The method, called gene-directed enzyme prodrug therapy, or GDEPT, involves targeting cancer cells with an enzyme, before giving a non-toxic prodrug. The enzyme reacts with the prodrug, turning it into an anticancer agent.
Researchers hope the targeted nature of GDEPT will mean fewer unpleasant side effects for patients being treated for cancer. Conventional chemotherapy can cause side effects such as nausea and hair loss.
Caroline Springer, professor of chemical biology at the Institute of Cancer Research in Sutton, UK, told BioWorld International: "We think these drugs are a very promising way forward for cancer treatment. They allow you to deliver a drug at a high concentration, which you wouldn't normally be able to do, as it is too toxic for the rest of the body."
She said that her group had been working on developing the enzyme used, and on novel prodrugs, for some time. "This latest finding shows how we can alter the chemical nature of the prodrug to make it easier for the prodrug to enter cells," she said.
Laboratory tests using a human xenograft model of breast cancer showed that one of the new treatment combinations could cure cancer, while two others could slow tumor growth.
The institute aims to start a clinical trial in cancer patients by 2006.
The work, which was funded by Cancer Research UK, is reported in the Aug. 11, 2005, issue of Journal of Medicinal Chemistry in a paper titled "Novel Fluorinated Prodrugs for Activation by Carboxypeptidase G2 Showing Good in Vivo Antitumor Activity in Gene-Directed Enzyme Prodrug Therapy."
Researchers hope that GDEPT will be more effective than antibody-directed enzyme prodrug therapy (ADEPT). Instead of targeting the tumor cells with an antibody linked to an enzyme, researchers aim to deliver the gene encoding the enzyme to the tumor using either a viral vector or liposomes. After some time has elapsed, allowing the enzyme to be expressed by the tumor cells, the prodrug is given. In cells expressing the enzyme, the prodrug will convert to its toxic form and kill the cells.
Springer and her group have worked for many years on trying to find better enzymes and prodrugs to make that concept a reality. Their earlier work included making improvements to the enzyme used for the system - a bacterial enzyme called carboxypeptidase G2 (CPG2). CPG2 cleaves a chemical bond with an activity that is unknown in mammalian enzymes.
The institute group also developed new generations of prodrugs, modifying the compounds chemically to improve their ability to enter cells. The compounds used are derived from benzoic acid; when converted by CPG2, they are converted into cytotoxic alkylating agents.
The work reported in the Journal of Medicinal Chemistry describes how the team modified the benzoic acid derivatives by adding fluorine atoms into the benzene ring. Springer said: "We found that adding two or three fluorine atoms made the prodrug variants more lipophilic and therefore better able to pass through the cell membrane."

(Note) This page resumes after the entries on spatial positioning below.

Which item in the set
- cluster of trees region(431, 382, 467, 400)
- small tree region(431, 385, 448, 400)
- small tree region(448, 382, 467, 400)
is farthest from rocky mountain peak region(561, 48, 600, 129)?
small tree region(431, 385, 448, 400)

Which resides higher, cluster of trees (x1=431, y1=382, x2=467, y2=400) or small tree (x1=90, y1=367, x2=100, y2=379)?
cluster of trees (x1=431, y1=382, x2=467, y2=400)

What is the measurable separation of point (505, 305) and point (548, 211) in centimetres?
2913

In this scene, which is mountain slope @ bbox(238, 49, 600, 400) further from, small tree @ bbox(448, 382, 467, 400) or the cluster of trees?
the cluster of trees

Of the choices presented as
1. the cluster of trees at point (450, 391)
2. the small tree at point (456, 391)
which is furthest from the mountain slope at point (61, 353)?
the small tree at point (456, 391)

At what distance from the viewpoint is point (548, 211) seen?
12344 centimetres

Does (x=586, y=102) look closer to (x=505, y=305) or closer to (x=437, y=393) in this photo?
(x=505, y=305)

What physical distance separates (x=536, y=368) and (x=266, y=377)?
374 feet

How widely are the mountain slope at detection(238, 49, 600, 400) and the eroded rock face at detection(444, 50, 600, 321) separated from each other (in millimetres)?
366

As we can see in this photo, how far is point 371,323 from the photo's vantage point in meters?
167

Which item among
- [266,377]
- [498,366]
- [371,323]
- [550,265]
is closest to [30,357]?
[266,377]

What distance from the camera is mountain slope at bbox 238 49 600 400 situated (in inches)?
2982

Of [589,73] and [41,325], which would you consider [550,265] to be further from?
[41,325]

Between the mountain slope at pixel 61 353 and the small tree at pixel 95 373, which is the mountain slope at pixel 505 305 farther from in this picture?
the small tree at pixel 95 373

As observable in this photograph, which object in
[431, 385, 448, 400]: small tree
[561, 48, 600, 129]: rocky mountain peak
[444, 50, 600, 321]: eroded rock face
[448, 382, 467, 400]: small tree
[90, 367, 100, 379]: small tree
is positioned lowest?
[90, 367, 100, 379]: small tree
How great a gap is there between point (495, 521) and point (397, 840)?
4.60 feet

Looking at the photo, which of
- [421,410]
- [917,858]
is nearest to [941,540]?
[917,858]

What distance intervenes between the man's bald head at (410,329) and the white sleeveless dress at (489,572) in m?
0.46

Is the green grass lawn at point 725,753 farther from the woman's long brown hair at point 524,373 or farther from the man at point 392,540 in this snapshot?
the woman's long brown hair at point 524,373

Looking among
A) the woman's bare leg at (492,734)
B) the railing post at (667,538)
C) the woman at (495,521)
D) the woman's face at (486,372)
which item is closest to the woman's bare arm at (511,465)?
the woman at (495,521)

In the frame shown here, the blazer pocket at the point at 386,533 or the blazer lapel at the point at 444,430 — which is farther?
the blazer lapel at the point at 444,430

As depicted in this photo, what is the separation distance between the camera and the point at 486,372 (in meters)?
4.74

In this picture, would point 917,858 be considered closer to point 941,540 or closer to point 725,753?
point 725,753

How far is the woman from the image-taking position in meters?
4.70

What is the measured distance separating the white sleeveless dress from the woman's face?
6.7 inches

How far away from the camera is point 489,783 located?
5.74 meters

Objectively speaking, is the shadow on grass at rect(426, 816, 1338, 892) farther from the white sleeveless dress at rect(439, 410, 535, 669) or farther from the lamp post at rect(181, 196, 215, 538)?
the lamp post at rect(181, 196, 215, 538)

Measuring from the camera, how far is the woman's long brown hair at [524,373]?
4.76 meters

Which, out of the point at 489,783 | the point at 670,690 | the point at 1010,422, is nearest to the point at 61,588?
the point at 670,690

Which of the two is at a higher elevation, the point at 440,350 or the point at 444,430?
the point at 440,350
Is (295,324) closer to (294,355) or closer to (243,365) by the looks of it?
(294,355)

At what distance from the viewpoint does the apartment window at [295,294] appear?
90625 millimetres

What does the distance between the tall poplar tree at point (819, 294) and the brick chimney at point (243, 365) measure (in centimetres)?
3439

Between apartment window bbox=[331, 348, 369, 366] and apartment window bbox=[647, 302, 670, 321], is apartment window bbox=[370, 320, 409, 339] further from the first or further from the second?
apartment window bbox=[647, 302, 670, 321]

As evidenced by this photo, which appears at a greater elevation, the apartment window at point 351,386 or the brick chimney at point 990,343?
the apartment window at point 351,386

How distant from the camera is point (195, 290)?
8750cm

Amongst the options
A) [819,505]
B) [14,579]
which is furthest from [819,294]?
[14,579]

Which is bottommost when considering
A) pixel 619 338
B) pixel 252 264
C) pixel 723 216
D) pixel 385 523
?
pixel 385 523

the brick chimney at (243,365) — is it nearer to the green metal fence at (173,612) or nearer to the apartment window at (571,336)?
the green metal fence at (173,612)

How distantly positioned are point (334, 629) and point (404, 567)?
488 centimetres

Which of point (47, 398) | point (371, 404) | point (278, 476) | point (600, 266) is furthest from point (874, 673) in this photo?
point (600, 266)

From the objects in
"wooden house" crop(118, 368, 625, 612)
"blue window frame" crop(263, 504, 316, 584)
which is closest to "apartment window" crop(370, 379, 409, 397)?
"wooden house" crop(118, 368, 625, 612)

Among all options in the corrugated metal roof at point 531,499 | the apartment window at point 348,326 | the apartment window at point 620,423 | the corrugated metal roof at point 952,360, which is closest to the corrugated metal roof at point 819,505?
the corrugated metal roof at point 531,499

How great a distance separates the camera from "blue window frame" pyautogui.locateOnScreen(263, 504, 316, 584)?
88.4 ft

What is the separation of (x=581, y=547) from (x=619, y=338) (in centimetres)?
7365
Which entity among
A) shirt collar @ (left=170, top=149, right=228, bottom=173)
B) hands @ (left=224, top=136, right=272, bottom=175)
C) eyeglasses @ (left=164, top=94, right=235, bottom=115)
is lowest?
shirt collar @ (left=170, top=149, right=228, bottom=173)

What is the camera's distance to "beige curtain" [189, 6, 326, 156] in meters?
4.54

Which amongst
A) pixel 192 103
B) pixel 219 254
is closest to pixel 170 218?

In therapy experiments, the researchers modified breast cancer cells using a vector containing the gene for CPG2, before adding the new prodrugs. Out of eight modified prodrugs, which were tested on three variants of human breast cancer, six were effective in entering the cells, with subsequent conversion by CPG2.
Those six compounds then were evaluated in an animal model of breast cancer; again the cancer cells had been modified with the CPG2 gene. Two of those compounds brought about a substantial delay to tumor development, and another one cured two models of their tumors.
Commenting on the study, John Toy, medical director at Cancer Research UK, said: "This type of therapy should theoretically work and is showing promise. Identifying further drugs as targets for GDEPT is an important step if this treatment is to become a viable reality for patients in the future. The real test will come when the prodrugs go to clinical trials and we are able to analyze closely how well the treatment works in patients."